## Start Dataset excerpts

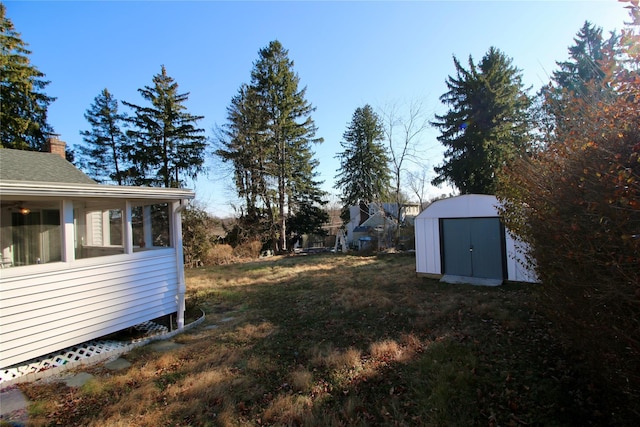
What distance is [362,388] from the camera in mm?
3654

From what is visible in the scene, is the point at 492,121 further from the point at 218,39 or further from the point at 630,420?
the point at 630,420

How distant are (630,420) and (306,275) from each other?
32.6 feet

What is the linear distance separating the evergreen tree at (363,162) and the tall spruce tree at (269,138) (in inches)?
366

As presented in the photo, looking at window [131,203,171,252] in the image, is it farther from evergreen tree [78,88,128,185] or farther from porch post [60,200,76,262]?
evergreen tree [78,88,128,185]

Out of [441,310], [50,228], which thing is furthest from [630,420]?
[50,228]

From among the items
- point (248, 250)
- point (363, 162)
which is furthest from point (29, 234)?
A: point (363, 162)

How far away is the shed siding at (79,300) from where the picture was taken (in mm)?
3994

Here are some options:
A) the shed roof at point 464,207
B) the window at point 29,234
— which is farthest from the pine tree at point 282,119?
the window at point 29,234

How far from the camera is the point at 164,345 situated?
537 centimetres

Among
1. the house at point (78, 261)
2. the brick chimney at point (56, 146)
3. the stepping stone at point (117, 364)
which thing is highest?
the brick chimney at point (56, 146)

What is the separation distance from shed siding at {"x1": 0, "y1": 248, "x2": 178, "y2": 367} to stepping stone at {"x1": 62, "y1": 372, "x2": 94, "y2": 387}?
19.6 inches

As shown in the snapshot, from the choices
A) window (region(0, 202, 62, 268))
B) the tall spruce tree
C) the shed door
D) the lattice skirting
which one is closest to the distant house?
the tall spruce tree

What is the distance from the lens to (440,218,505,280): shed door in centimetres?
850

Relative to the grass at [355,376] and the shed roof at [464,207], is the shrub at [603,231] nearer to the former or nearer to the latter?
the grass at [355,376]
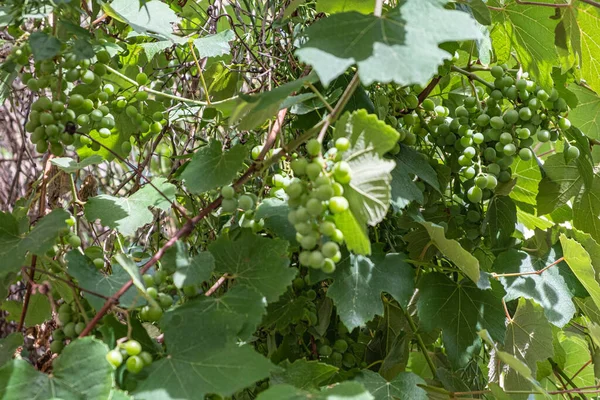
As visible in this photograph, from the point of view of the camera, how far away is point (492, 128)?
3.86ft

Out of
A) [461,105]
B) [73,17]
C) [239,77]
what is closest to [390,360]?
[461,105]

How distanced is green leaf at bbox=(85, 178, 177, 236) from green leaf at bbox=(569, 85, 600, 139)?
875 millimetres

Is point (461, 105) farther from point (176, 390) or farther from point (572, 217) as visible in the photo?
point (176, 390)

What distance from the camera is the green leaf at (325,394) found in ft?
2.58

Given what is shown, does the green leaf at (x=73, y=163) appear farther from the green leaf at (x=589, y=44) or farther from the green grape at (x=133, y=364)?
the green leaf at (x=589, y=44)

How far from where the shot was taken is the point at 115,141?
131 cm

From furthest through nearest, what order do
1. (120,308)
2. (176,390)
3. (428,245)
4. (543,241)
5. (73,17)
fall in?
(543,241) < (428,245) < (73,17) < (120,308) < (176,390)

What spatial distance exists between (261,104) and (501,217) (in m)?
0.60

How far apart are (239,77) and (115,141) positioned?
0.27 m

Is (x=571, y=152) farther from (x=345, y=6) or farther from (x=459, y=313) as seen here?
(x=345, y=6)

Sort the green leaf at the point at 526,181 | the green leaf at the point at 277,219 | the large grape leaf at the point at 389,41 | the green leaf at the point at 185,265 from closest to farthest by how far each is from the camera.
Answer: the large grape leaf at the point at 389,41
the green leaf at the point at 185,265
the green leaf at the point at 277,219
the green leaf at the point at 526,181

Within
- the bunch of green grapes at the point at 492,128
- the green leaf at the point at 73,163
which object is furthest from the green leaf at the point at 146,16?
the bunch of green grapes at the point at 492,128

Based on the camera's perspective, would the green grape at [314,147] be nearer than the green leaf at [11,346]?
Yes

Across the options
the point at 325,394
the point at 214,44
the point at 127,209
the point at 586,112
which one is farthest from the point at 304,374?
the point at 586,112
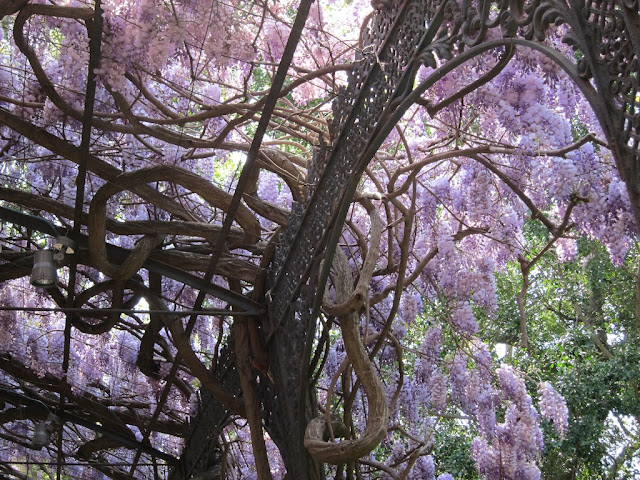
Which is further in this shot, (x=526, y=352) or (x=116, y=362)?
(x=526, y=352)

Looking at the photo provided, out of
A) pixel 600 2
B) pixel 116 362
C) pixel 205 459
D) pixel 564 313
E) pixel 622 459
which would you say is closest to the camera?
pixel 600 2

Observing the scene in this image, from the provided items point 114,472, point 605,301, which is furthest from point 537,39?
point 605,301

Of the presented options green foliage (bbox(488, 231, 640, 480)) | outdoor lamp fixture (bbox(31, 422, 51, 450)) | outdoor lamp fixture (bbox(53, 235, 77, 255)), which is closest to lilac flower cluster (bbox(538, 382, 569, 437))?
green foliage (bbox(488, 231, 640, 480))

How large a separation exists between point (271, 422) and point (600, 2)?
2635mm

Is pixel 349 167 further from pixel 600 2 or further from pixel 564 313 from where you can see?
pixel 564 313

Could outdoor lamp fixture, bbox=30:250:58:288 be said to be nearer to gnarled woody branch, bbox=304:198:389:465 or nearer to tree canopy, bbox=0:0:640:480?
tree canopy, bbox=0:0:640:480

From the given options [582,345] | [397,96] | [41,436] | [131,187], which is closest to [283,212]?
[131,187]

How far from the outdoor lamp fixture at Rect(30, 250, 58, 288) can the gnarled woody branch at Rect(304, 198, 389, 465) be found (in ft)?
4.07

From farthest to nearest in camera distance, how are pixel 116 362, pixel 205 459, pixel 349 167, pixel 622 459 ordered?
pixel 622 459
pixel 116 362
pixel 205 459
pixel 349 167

## End Dataset excerpts

■ Written exercise:
Transcribe the records above exactly, leaving out every picture.

■ Final result:
What distance is [362,388] from the camera in mm?
3654

From what is visible in the scene, is the point at 492,121 further from the point at 218,39 or further from the point at 630,420?
the point at 630,420

How distant are (630,420) and (306,275) from each other?
32.6 feet

What is the linear distance separating the evergreen tree at (363,162) and the tall spruce tree at (269,138) (in inches)?
366

As presented in the photo, looking at window [131,203,171,252] in the image, is it farther from evergreen tree [78,88,128,185] or farther from porch post [60,200,76,262]?
evergreen tree [78,88,128,185]

Out of [441,310], [50,228], which thing is furthest from [630,420]?
[50,228]

From among the items
- point (248, 250)
- point (363, 162)
which is furthest from point (29, 234)?
A: point (363, 162)

How far away is the shed siding at (79,300) from where the picture was taken (in mm)?
3994

Here are some options:
A) the shed roof at point 464,207
B) the window at point 29,234
— which is farthest from the pine tree at point 282,119?
the window at point 29,234

How far from the camera is the point at 164,345 situated?
537 centimetres

Among
1. the house at point (78, 261)
2. the brick chimney at point (56, 146)
3. the stepping stone at point (117, 364)
which thing is highest?
the brick chimney at point (56, 146)

What is the separation distance from shed siding at {"x1": 0, "y1": 248, "x2": 178, "y2": 367} to stepping stone at {"x1": 62, "y1": 372, "x2": 94, "y2": 387}?
19.6 inches

As shown in the snapshot, from the choices
A) window (region(0, 202, 62, 268))
B) the tall spruce tree
C) the shed door
D) the lattice skirting
which one is closest to the distant house?
the tall spruce tree

What is the distance from the lens to (440,218,505,280): shed door in centimetres?
850

Relative to the grass at [355,376] and the shed roof at [464,207], is the shrub at [603,231] nearer to the former or nearer to the latter?
the grass at [355,376]
As visible in this photograph, from the point of view of the camera, how far away is point (492, 128)?
3.86ft

Out of
A) [461,105]
B) [73,17]
C) [239,77]
what is closest to [390,360]?
[461,105]

How distanced is green leaf at bbox=(85, 178, 177, 236) from green leaf at bbox=(569, 85, 600, 139)?
875 millimetres

Is point (461, 105) farther from point (176, 390) or farther from point (572, 217) as visible in the photo?
point (176, 390)

What distance from the camera is the green leaf at (325,394) found in ft?
2.58

Given what is shown, does the green leaf at (x=73, y=163) appear farther from the green leaf at (x=589, y=44) or farther from the green grape at (x=133, y=364)?
the green leaf at (x=589, y=44)

How far from where the shot was taken is the point at 115,141?
131 cm

From furthest through nearest, what order do
1. (120,308)
2. (176,390)
3. (428,245)
4. (543,241)
5. (73,17)
fall in?
(543,241) < (428,245) < (73,17) < (120,308) < (176,390)

What spatial distance exists between (261,104) and (501,217) (in m)?
0.60

How far apart are (239,77) and (115,141) positioned?
0.27 m

Is (x=571, y=152) farther from (x=345, y=6) or farther from (x=459, y=313) as seen here?
(x=345, y=6)

Sort the green leaf at the point at 526,181 | the green leaf at the point at 277,219 | the large grape leaf at the point at 389,41 | the green leaf at the point at 185,265 from closest to farthest by how far each is from the camera.
Answer: the large grape leaf at the point at 389,41
the green leaf at the point at 185,265
the green leaf at the point at 277,219
the green leaf at the point at 526,181

Within
- the bunch of green grapes at the point at 492,128
- the green leaf at the point at 73,163
which object is furthest from the green leaf at the point at 146,16?
the bunch of green grapes at the point at 492,128

Based on the camera's perspective, would the green grape at [314,147] be nearer than the green leaf at [11,346]?
Yes

Across the options
the point at 325,394
the point at 214,44
the point at 127,209
the point at 586,112
which one is farthest from the point at 304,374?
the point at 586,112
Which is further in this shot, (x=526, y=352) or (x=116, y=362)?
(x=526, y=352)

Looking at the photo provided, out of
A) pixel 600 2
B) pixel 116 362
C) pixel 205 459
D) pixel 564 313
E) pixel 622 459
which would you say is closest to the camera?
pixel 600 2

Observing the scene in this image, from the provided items point 114,472, point 605,301, which is furthest from point 537,39?
point 605,301

Of the presented options green foliage (bbox(488, 231, 640, 480)) | outdoor lamp fixture (bbox(31, 422, 51, 450)) | outdoor lamp fixture (bbox(53, 235, 77, 255)), which is closest to lilac flower cluster (bbox(538, 382, 569, 437))?
green foliage (bbox(488, 231, 640, 480))

How large a separation exists between point (271, 422) and point (600, 2)?
2635mm

Is pixel 349 167 further from pixel 600 2 or further from pixel 564 313 from where you can see?
pixel 564 313

Could outdoor lamp fixture, bbox=30:250:58:288 be said to be nearer to gnarled woody branch, bbox=304:198:389:465 or nearer to tree canopy, bbox=0:0:640:480?
tree canopy, bbox=0:0:640:480

From the given options [582,345] | [397,96] | [41,436] | [131,187], which is closest to [283,212]?
[131,187]

How far from the outdoor lamp fixture at Rect(30, 250, 58, 288) can the gnarled woody branch at Rect(304, 198, 389, 465) be found (in ft)?
4.07

From farthest to nearest in camera distance, how are pixel 116 362, pixel 205 459, pixel 349 167, pixel 622 459 ordered?
pixel 622 459
pixel 116 362
pixel 205 459
pixel 349 167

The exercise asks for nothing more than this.